Friday, May 29th, 2009

It’s good to get out of town sometimes.  Last weekend, Becky and I took off for Colorado Springs, which, if you haven’t been there, is a fantastic little city, surrounded by incredible natural beauty (especially if you’ve been living in the Oklahoma Panhandle).  I highly recommend the Garden of the Gods, which is just stunning.  We saw it in twilight in between rainstorms–just fantastic.  The price is right, too, as in free.  Expensive but also worth it was the Royal Gorge Bridge and Park in Canon City, about 45 minutes from Colorado Springs.  I was surprised at the price, $24 a person, but it gets you in for the day and includes the incline (Pittsburgh-style!) to the bottom of the gorge and the cable-car (think James Bond with the creepy guy with the special cut-through-cable-car-cables braces on top) across to the other side.  Very good for the soul that has been in the High Plains.  We also visited the US Air Force Academy for their church service on Sunday morning, which also happened to be their baccalaureate service.  The chapel is, of course, iconic, and is more beautiful inside than outside.  I’m a firm believer that the practice of architecture can be a form of worship.  Becky and I used to attend a wonderful church that, unfortunately, had chosen to build a “worship activities center.”  I never got used to the basketball hoops hanging from the ceiling that were a major distraction for me on Sunday mornings.  It is probably too “Western” of me to need a holy place to be constructed by human hands, and I don’t mean to make it sound that way… certainly Colorado Springs and the Pike’s Peak region abound with examples of perfectly holy places in which the work of human hands is, if not negligible, certainly not the dominant theme.  I worry that many of the churches of the last quarter century were built as though they were just other buildings, without a sense of holiness.  If you play basketball in the same place you worship, it doesn’t make your worship any less relevant to God, but it might make your worship less relevant to you.

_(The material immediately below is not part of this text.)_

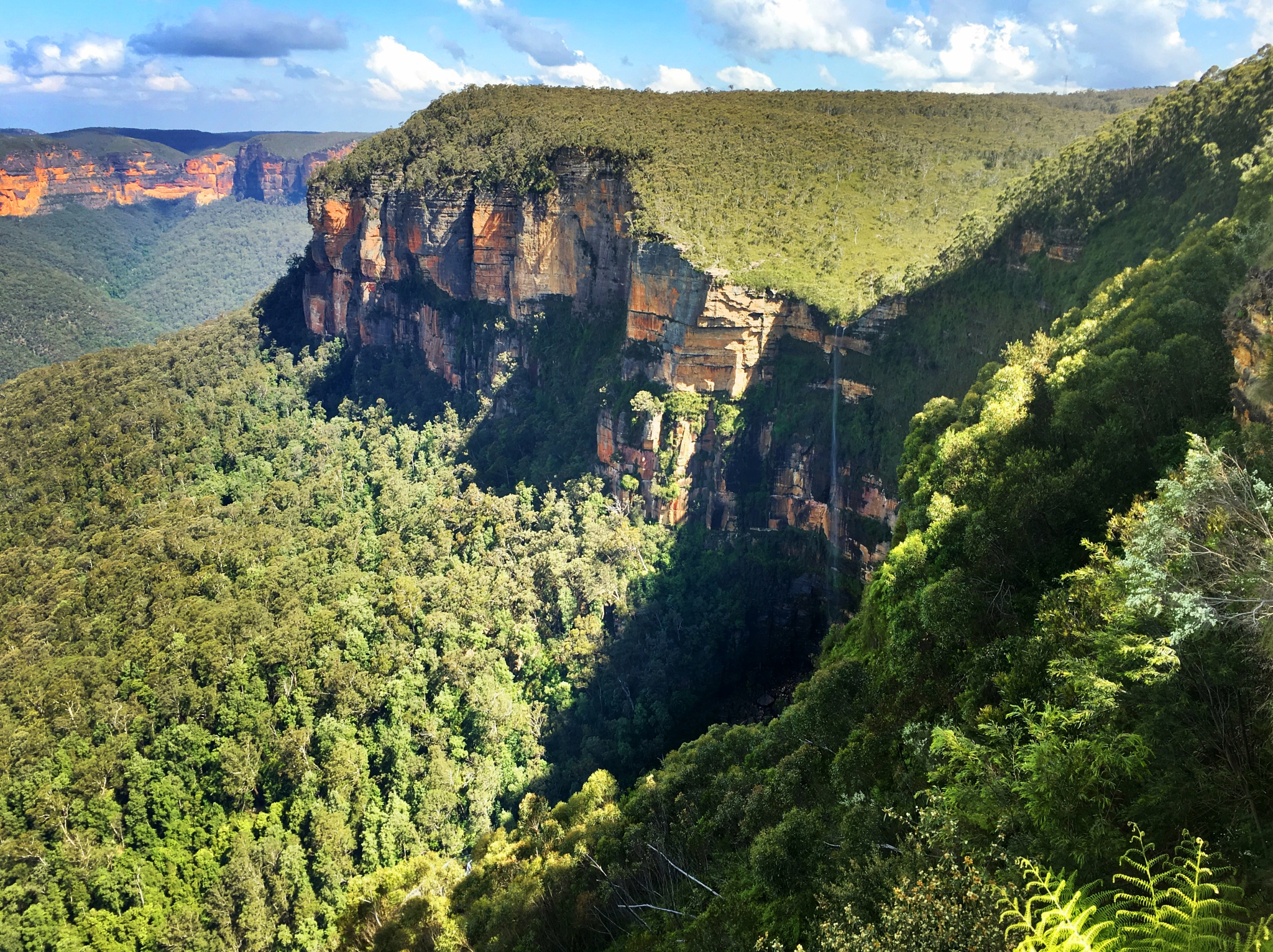 Govett's Leap, Blue Mountains. by Richie Henson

So then, on Wednesday, I drove to Las Cruces, New Mexico.  The drive is about nine hours from Guymon, Oklahoma, including stops.  That means that because of the difference in time zones it takes eight hours to get there and ten to get back.  I welcome a long, lonely drive, although not on a regular basis.  There is no interstate; mostly US 54 to Alamogordo, where you pick up US 70.  Until you get to Tucumcari, there is almost unmitigated flatness–just like the Texas and Oklahoma Panhandles, but south of I-40, you cross ridge after ridge of mountains, and the two hours before Alamogordo are wonderful–the San Angelo range to the west and the Sacramento range to the east, with the White Sands dunes in between, always looming ahead.  Then US 70 takes you west to Las Cruces over a fantastic pass.

I had a great rehearsal there with Nancy Joy and Fred Bugbee, the horn and marimba players (respectively) who are going to premiere my piece South Africa at the International Horn Symposium next week.  The piece wasn’t perfect when they played it for me, but I learned a great deal about what works and what doesn’t work on marimba, and I know from what I heard that the premiere will be fantastic–Thursday, June 4 at 1:30pm at Western Illinois University, if you’re in the area.

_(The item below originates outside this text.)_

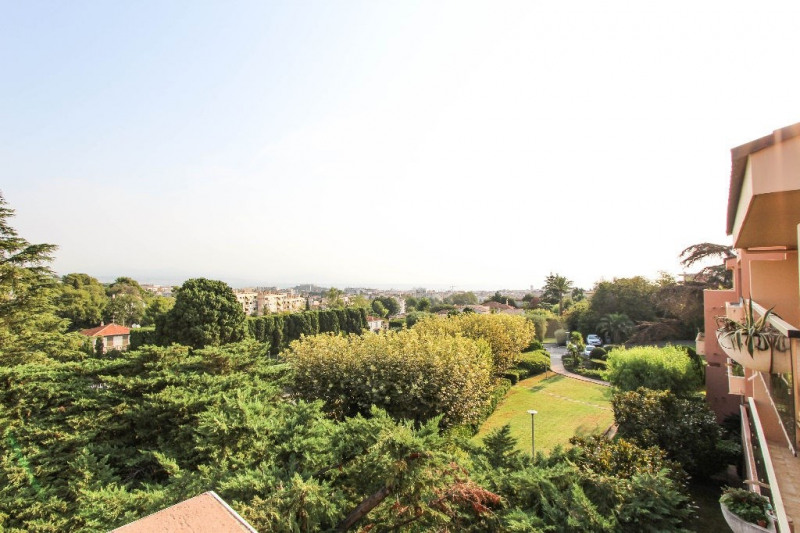 Deluxe sale apartment Antibes 898 000€ - Picture 7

Then it was off to dinner at Fred’s house with his charming and lovely family.  We ate on their patio, and I started to understand why anyone would move the middle of the desert.  I only wish Becky had been along!

So, next week I’m off on another trip, to Illinois for the premiere.  Flying this time, but then in Chicago I’m going to pick up the train to Macomb.  I hope that Obama’s plan to promote high-speed rail gets going–if you’re not in a hurry, the train is a great deal more comfortable than flying, as long as it goes where you want to go. 

From that point on, I should more or less be home for the summer.  I’ll be teaching Fundamentals of Music, which I always enjoy, and we’ll be looking for a new choir director–speaking of trips, our current director, Matthew Howell, is packing up his family for a move to Hawaii.  Congrats, Matt!